Chicken wings go beyond the Buffalo
Chicken wings are hot right now and have become a staple on appetizer menus in pizzerias across the country. And, why not? They are a great complement to a robust pizza menu and the ingredients for a flavorful wing sauce may already be in your kitchen.
It’s time to look beyond that classic Buffalo sauce. There is a world of flavors waiting for you to experiment with to create original, unforgettable chicken wing sauces.
Seventy-five percent of the wings that Frato’s Pizza in Schaumburg, Illinois, sells are not Buffalo-style, according to chef Edward Musto. And Frato’s goes through a lot of wings — 15 to 20 percent of its overall sales come from chicken wings, president Michael Kudrna adds.
“Habanero Garlic and our new Sweet Pineapple Heat are currently our biggest sauces with Parmesan Garlic, Ghost Pepper BBQ and Inferno Mustard Sauce all tied behind that,” Musto says.
Garlic and spice are big with Frato’s demographic near Chicago, and have strong appeal nationwide, Musto says.
“Habanero Garlic is our flagship sauce. It’s hot, but not too hot, so a wider audience will try it,” Kudrna says.
Finding the right balance of heat has been the key for Frato’s. “To me, a good pepper is always needed and I love experimenting with them to find a good balance of heat and flavor,” Musto says. “The heat can be as hot as military-grade pepper spray, but it has to taste good or people will not enjoy it. If you get a strong flavor to work with the burn then it is a great wing.

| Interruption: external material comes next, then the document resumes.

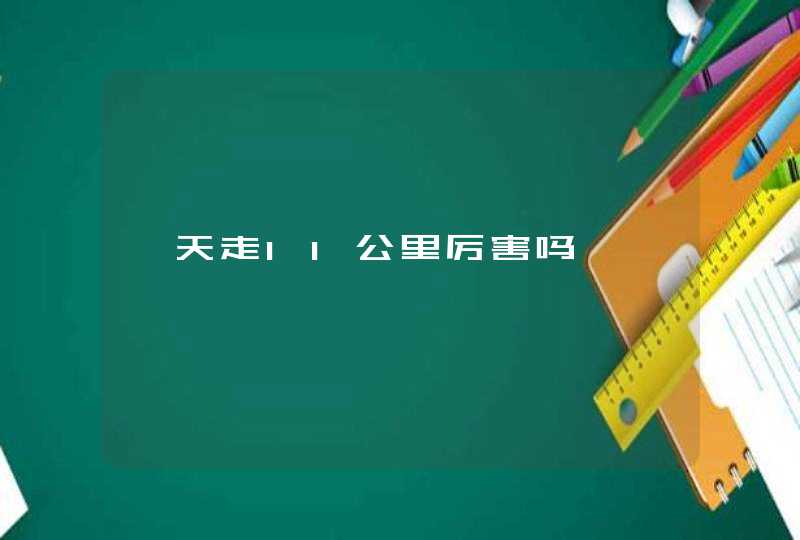 天走11公里厉害吗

“Sweet Pineapple Heat is a wing sauce that is extremely sweet and has a strong pineapple flavor, but also gives you the burn from one of the hottest peppers in the world. Sweet sauces, to me, seem to be on the rise. I’ve noticed sauces with fruits that have some heat to them are becoming quite popular.”
Frato’s makes all of its wing sauces in house. “We’ve found significant savings on wings and bigger margins from making our own unique sauce with handmade/handcut wings if you already have the labor,” Kudrna says.

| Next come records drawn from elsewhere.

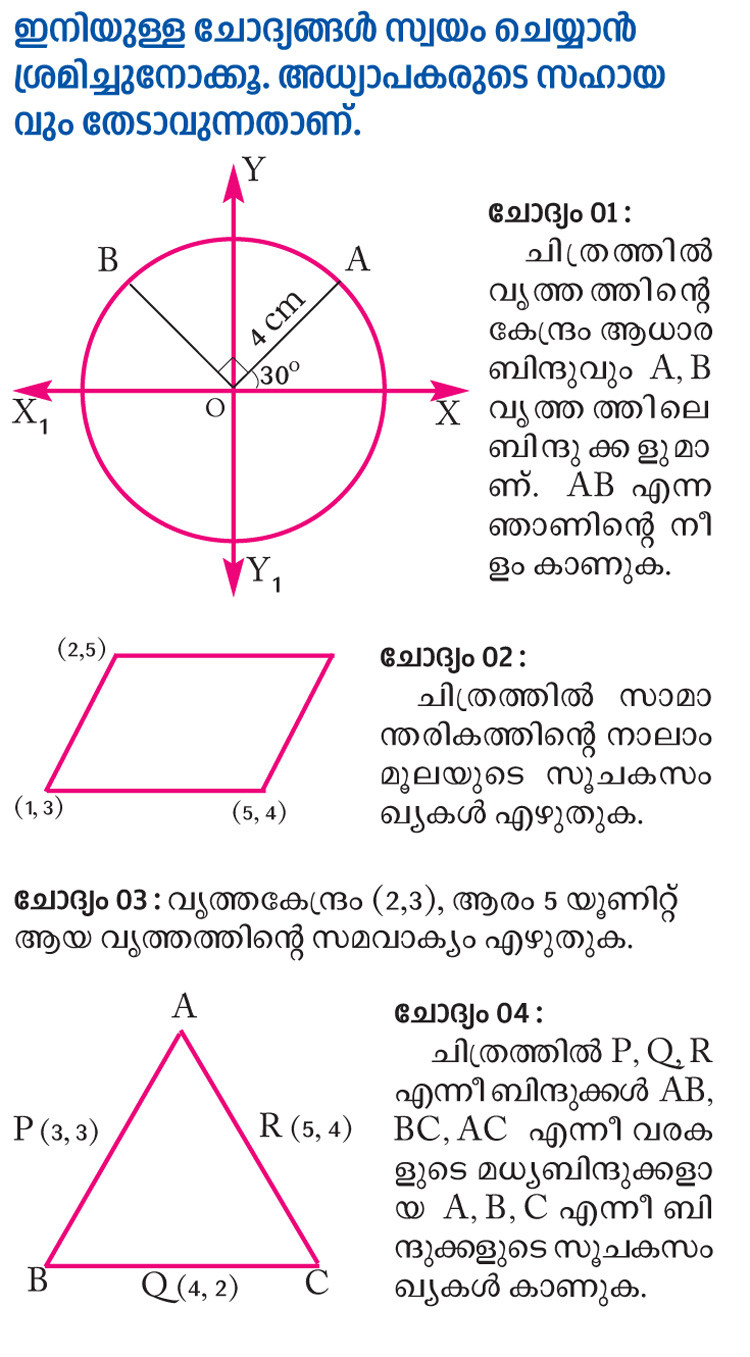 ഇനിയുള്ള ചോദ്യങ്ങൾ സ്വയം ചെയ്യാൻ ശ്രമിച്ചുനോക്കൂ. അധ്യാപകരുടെ സഹായവും തേടാവുന്നതാണ്.

Y
B
A
4 cm
$30^o$
$X_1$
O
X
$Y_1$

ചോദ്യം 01 :
ചിത്രത്തിൽ വൃത്തത്തിന്റെ കേന്ദ്രം ആധാരബിന്ദുവും A, B വൃത്തത്തിലെ ബിന്ദുക്കളുമാണ്. AB എന്ന ഞാണിന്റെ നീളം കാണുക.

(2,5)
(1, 3)
(5, 4)

ചോദ്യം 02 :
ചിത്രത്തിൽ സാമാന്തരികത്തിന്റെ നാലാം മൂലയുടെ സൂചകസംഖ്യകൾ എഴുതുക.

ചോദ്യം 03 : വൃത്തകേന്ദ്രം (2,3), ആരം 5 യൂണിറ്റ് ആയ വൃത്തത്തിന്റെ സമവാക്യം എഴുതുക.

A
P (3, 3)
R (5, 4)
B
Q (4, 2)
C

ചോദ്യം 04 :
ചിത്രത്തിൽ P, Q, R എന്നീ ബിന്ദുക്കൾ AB, BC, AC എന്നീ വരകളുടെ മധ്യബിന്ദുക്കളായ A, B, C എന്നീ ബിന്ദുക്കളുടെ സൂചകസംഖ്യകൾ കാണുക.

Piecasso Pizzeria & Lounge in Stowe, Vermont, sells 190 to 200 dozen wings a week and more than 50 percent of orders are not Buffalo sauced.

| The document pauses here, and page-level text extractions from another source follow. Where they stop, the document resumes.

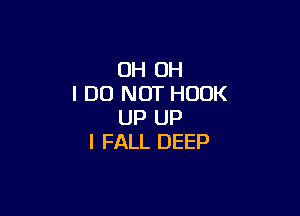 OH OH
I DO NOT HOOK
UP UP
I FALL DEEP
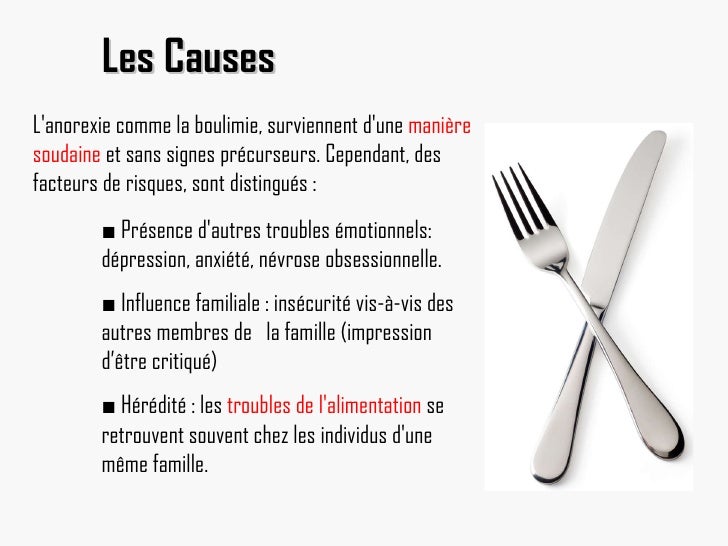 Les Causes

L'anorexie comme la boulimie, surviennent d'une manière soudaine et sans signes précurseurs. Cependant, des facteurs de risques, sont distingués :

■ Présence d'autres troubles émotionnels: dépression, anxiété, névrose obsessionnelle.

■ Influence familiale : insécurité vis-à-vis des autres membres de la famille (impression d'être critiqué)

■ Hérédité : les troubles de l'alimentation se retrouvent souvent chez les individus d'une même famille.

“We keep it simple,” Chef Jonathan Nelson says. Piecasso offers five wing sauces — Spicy Hot Buffalo, Teriyaki, Chipotle Barbecue, Spicy Brown Sugar Rub and Baby Rays BBQ. Limiting the sauces allows the pizzeria to sell $1 wings, he adds, while still having variety.
Nelson jazzes up premade sauces like barbecue to create flavor-packed wing sauces like its popular Chipotle barbecue. Be aware of the potency of the chipotle peppers in adobo sauce, he cautions. To bring the spice level down, Nelson suggests removing the seeds, a method that can be used on other hot peppers, as well.
Dry rubs offer a ton of intense flavor to chicken wings. Piecasso’s Spicy Brown Sugar Rub infuses paprika, sugar, brown sugar and the pizzeria’s secret pizza spice packet that was designed specifically for the operation. The great thing about a rub, Nelson says, is that you can do whatever you want. Smoked salts and powdered ginger are trending.
Creative sauces can stretch much broader than chicken wings. Think salads, sandwiches and pizza. The versatility of your sauces are endless, from using a chipotle barbecue sauce on a barbecue chicken pizza to incorporating a teriyaki sauce into an Asian salad. Or, how about dressing a prosciutto panini with a Parmesan garlic sauce? Finding other applications for your wing sauces across you menu will excite your customers as well as help your bottom line.
Courtesy of Frato’s Pizza, Schaumburg, Illinois
5 pounds jumbo chicken wings
2 pounds all purpose flour
2 cups corn starch
1/2 cup salt
1/2 cup black pepper
1/2 cup corn flour
6 whole large eggs
Enough oil to deep fry
Mild Garlic Wing Sauce
2 cups hot sauce
1/4 cup meted butter
1/2 cup fresh garlic chopped
Mix all dry ingredients together and place in two different bowls. Crack and beat all eggs in a third bowl. Dredge the chicken wings in flour mix, then the egg and then the flour mix again.Make sure the wings are completely covered.
Heat oil to 350 F and cook the chicken to 165 F.
In a frying pan, heat butter until melted on medium heat. Add the chopped garlic. (Do not brown the garlic.) Add in the hot sauce and mix well. Add the fried chicken wings and toss until completely coated in sauce.
Serve immediately while hot with bleu cheese or ranch dressing.
Courtesy of Piecasso Pizzeria & Lounge, Stowe, Vermont
2 gallons barbecue sauce
1 8-ounce can of chipotle in adobo sauce
Use an immersion blender to mix peppers evenly through sauce.
Note: For a milder flavor, remove chipotle pepper seeds before blending.